Tareas por realizar:
1: En el texto sobre las comunidades de marca, ¿qué nombre reciben las personas pagadas para atraernos al producto?
2: Escribe la continuación del texto sobre las comunidades de marca a partir de su última oración.

Texto de lectura:
★ ★ ★ ★

Somos comunidades de marca. Nos agrupamos según nuestras preferencias, o al menos éso dicen los estudiosos (especialmente del Marketing) que elaboran estrategias para vendernos. Estudian nuestro flujo de relaciones y nuestras capacidades de reacción y así van afinando el tiro.
Muchas veces, llegamos influidos por la moda; personas pagadas para entonar cantos de sirenas y atraernos al producto, los influencers, que hacen de hilo conductor entre las pretensiones comerciales y el objeto de los deseos empresariales: nuestros bolsillos.

Ahora ya se da un paso más.. con ganar el bolsillo no basta. Necesitan nuestro corazón, y además, se lo entregamos encantados, porque nos vemos reflejados en la marca y en lo que representa...

★ ★ ★ ★

Datos almacenados:
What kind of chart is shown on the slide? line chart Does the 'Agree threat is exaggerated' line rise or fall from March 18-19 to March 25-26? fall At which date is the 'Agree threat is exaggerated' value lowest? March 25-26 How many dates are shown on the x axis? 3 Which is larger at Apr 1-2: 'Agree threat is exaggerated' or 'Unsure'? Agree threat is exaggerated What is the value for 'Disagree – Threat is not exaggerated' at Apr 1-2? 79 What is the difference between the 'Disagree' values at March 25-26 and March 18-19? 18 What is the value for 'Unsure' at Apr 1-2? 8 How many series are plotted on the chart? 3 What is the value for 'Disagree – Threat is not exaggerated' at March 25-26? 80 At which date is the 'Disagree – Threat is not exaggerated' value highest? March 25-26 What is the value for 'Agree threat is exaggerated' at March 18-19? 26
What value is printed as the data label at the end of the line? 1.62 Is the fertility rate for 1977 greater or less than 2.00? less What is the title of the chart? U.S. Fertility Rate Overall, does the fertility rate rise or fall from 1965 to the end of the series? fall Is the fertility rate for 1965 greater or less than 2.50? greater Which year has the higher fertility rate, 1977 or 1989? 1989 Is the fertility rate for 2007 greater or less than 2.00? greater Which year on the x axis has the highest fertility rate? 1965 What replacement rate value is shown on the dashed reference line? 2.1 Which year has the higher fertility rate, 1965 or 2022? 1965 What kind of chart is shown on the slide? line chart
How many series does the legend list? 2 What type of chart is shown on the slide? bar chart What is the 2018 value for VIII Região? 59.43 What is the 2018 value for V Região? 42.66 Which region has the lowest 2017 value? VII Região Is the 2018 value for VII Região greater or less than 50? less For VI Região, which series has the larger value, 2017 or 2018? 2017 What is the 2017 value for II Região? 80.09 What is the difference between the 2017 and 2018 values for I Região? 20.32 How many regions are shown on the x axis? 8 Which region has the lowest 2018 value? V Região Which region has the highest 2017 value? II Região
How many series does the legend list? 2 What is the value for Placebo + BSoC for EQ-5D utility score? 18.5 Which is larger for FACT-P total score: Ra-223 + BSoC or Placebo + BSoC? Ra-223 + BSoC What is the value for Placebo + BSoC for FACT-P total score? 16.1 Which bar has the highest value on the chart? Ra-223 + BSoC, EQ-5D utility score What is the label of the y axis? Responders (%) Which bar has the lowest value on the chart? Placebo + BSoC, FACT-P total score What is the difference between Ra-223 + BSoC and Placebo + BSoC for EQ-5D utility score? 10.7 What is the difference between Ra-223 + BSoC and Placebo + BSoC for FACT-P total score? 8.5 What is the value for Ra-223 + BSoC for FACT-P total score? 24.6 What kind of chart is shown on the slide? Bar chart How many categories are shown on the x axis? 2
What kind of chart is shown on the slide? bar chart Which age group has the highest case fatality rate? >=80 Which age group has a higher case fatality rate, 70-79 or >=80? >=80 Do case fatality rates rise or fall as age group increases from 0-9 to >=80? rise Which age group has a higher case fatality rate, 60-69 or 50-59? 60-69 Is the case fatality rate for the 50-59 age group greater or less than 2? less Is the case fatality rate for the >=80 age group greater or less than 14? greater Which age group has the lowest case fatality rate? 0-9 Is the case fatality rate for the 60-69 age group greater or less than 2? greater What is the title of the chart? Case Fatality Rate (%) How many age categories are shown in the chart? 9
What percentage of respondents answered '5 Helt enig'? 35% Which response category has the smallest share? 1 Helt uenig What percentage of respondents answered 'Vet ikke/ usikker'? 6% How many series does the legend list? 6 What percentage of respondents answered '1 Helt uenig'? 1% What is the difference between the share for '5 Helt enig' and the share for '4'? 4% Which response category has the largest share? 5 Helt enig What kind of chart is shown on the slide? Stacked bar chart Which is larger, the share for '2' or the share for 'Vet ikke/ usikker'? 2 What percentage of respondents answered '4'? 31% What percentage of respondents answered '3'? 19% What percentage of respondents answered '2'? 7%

★ ★ ★ ★

Respuestas escritas:
1: Se llaman influencers.

2:
Apenas escuchamos a Eco repitiendo sus mensajes, ensimismados como Narcisos en nuestra imagen proyectada. El cuadro es surrealista... ante un mensaje hueco y una respuesta disacorde, el conjunto es muy bello y atrayente.
Todo depende de como interpretamos los mensajes a la luz de nuestros adentros.
En nuestro mundo, Eco no se extingue, sólo se transforma en otro producto.